Moim sekretnym celem było stworzyć nowy rodzaj dramatu historycznego – takiego, który jednocześnie jest dramatem akcji. Coś w pełni japońskiego, ale stworzonego dla widzów na całym świecie
W "Bitwie Samurajów" Junichiemu Okadzie towarzyszą znane twarze japońskiego kina i telewizji.
- Hideaki Itō jako znany wojownik,
- Kazunari Ninomiya – popularny aktor i członek zespołu Arashi,
- Kaya Kiyohara, Yumia Fujisaki,
- Hamada Gaku jako komendant Kawaji Toshiyoshi,
- Okazaki Taiiku jako Keage Jinroku,
- Iura Arata jako minister Okubo Toshimichi,
- Tanaka Tetsushi jako Maejima Hisoka,
- Nakajima Ayumu jako Nagase Shinpei.
Serial wyreżyserowali Michihito Fujii, Yamaguchi Kento i Yamamoto Toru. Scenariusz stworzyli Fujii, Yamaguchi i Yashiro Risa.

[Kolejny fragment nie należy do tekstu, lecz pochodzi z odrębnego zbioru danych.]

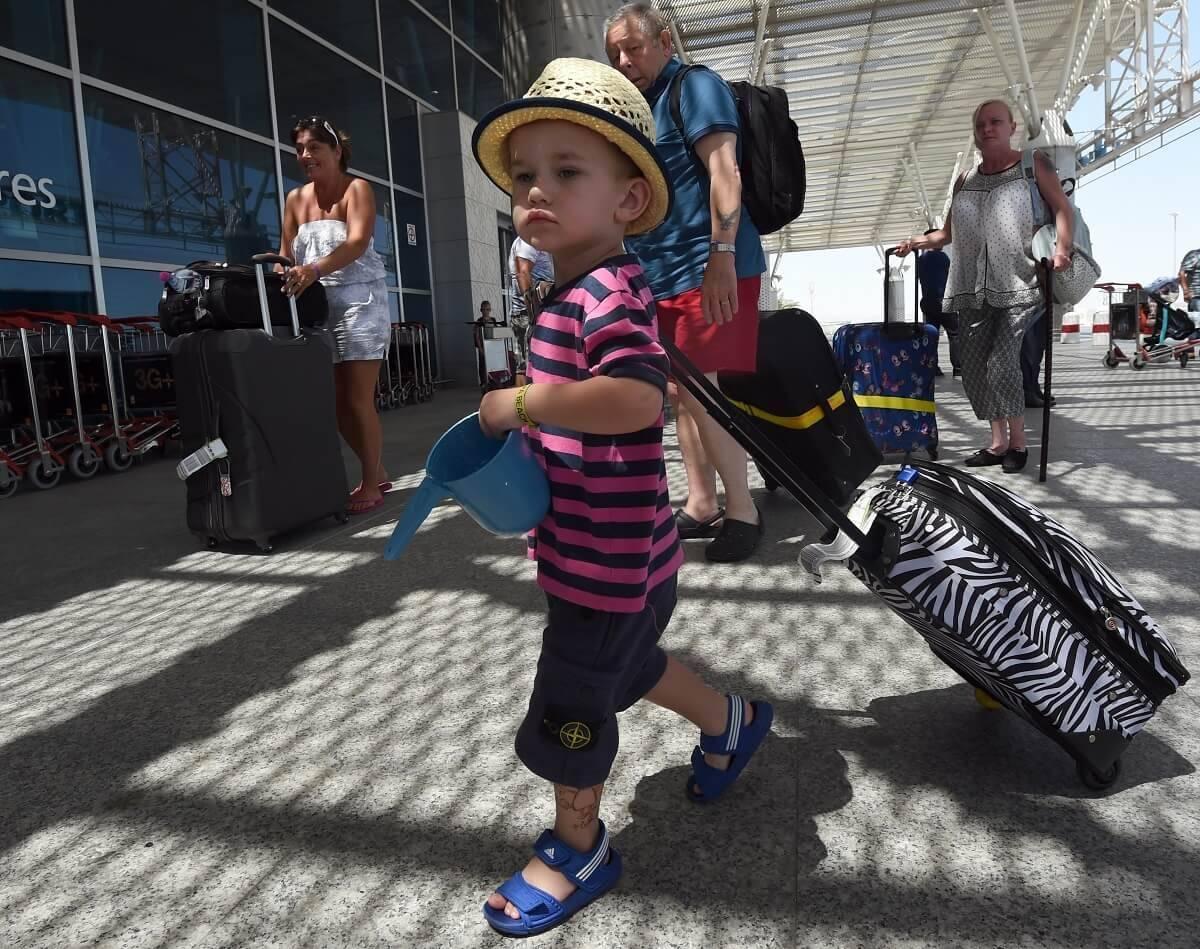 Czy dzieci muszą wykonywać testy dla podróżnych? Oto aktualne zasady w Polsce i w UK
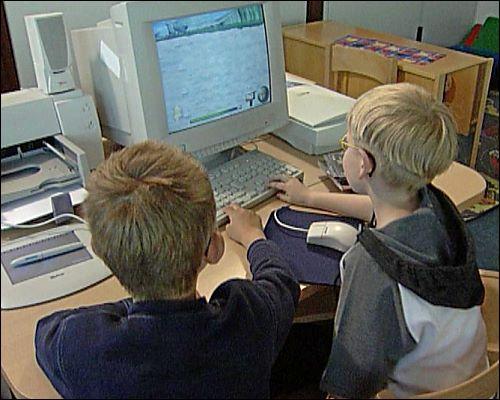 20 Minuten pro Tag darf jedes Kind im Kindergarten an den Computer, die restliche Zeit muss es sich mit anderen Dingen beschäftigen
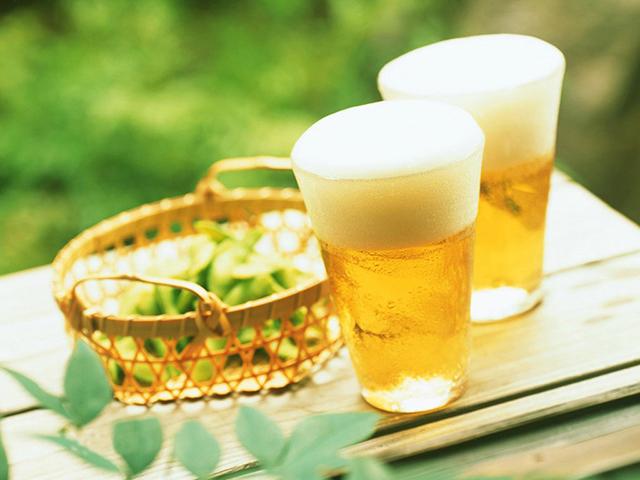 hãy tận dụng bia để làm đẹp da hiệu quả nhé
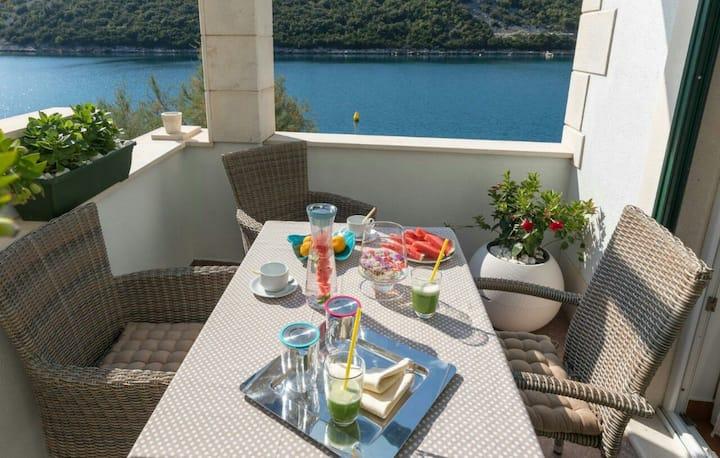 Villa Regina Maris, luxury apartment with terrace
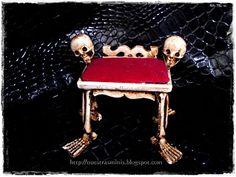 Miniature Skull Stool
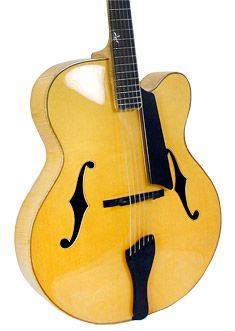 Benedetto Guitars Cremona 18""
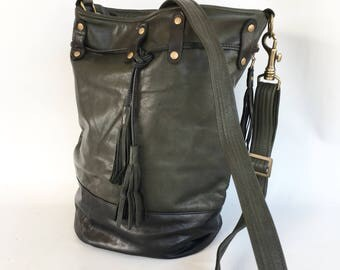 Leather bucket bag No. 014 in 2 tone green/black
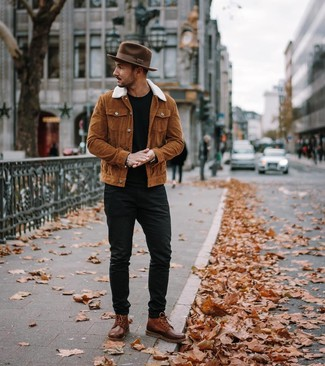 How to wear: brown leather casual boots, black jeans, black crew-neck t-shirt, tobacco shirt jacket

Światowy fenomen Netflixa. "Bitwa Samurajów" w TOP 10 w 90 krajach
"Bitwa samurajów" podbiła serca widzów na całym świecie. Serial pojawił się w TOP 10 Netfliksa w ponad 90 krajach, w tym w Polsce. W dniu premiery, 13 listopada, zajął pierwsze miejsce w 18 krajach. W kolejnych dniach utrzymał pozycję lidera w wielu z nich. Na Rotten Tomatoes serial zdobył 100% pozytywnych ocen krytyków Widzowie również ocenili produkcję wysoko – 96% pozytywnych opinii. Na IMDb serial otrzymał ocenę 7,5/10. Recenzenci chwalą choreografię walk, rozmach inscenizacji oraz emocjonalne tło opowieści.
Czy powstanie drugi sezon "Bitwy samurajów"?
Na ten moment Netflix nie ogłosił oficjalnie kontynuacji. Jednak reżyser Michihito Fujii w rozmowie z zagranicznym serwisem przyznał, że jego celem jest zrealizowanie jeszcze jednej serii.
W idealnym świecie chciałbym jeszcze dwa lub trzy sezony. Czasami jednak kolejne sezony pojawiają się dwa lub trzy lata później, a widzowie zapominają, co działo się w przeszłości. Ponieważ jestem fanem Netfliksa, staram się przekazać jak najwięcej w jednym sezonie. Lubię robić jak najwięcej. Jeśli moglibyśmy zakończyć całą historię w jeszcze jednym sezonie, to by była nasza misja.
To daje nadzieję fanom, że "Bitwa samurajów" doczeka się kontynuacji. Popularność serialu i sukces w rankingach Netfliksa mogą skłonić platformę do podjęcia decyzji o stworzeniu kolejnego sezonu.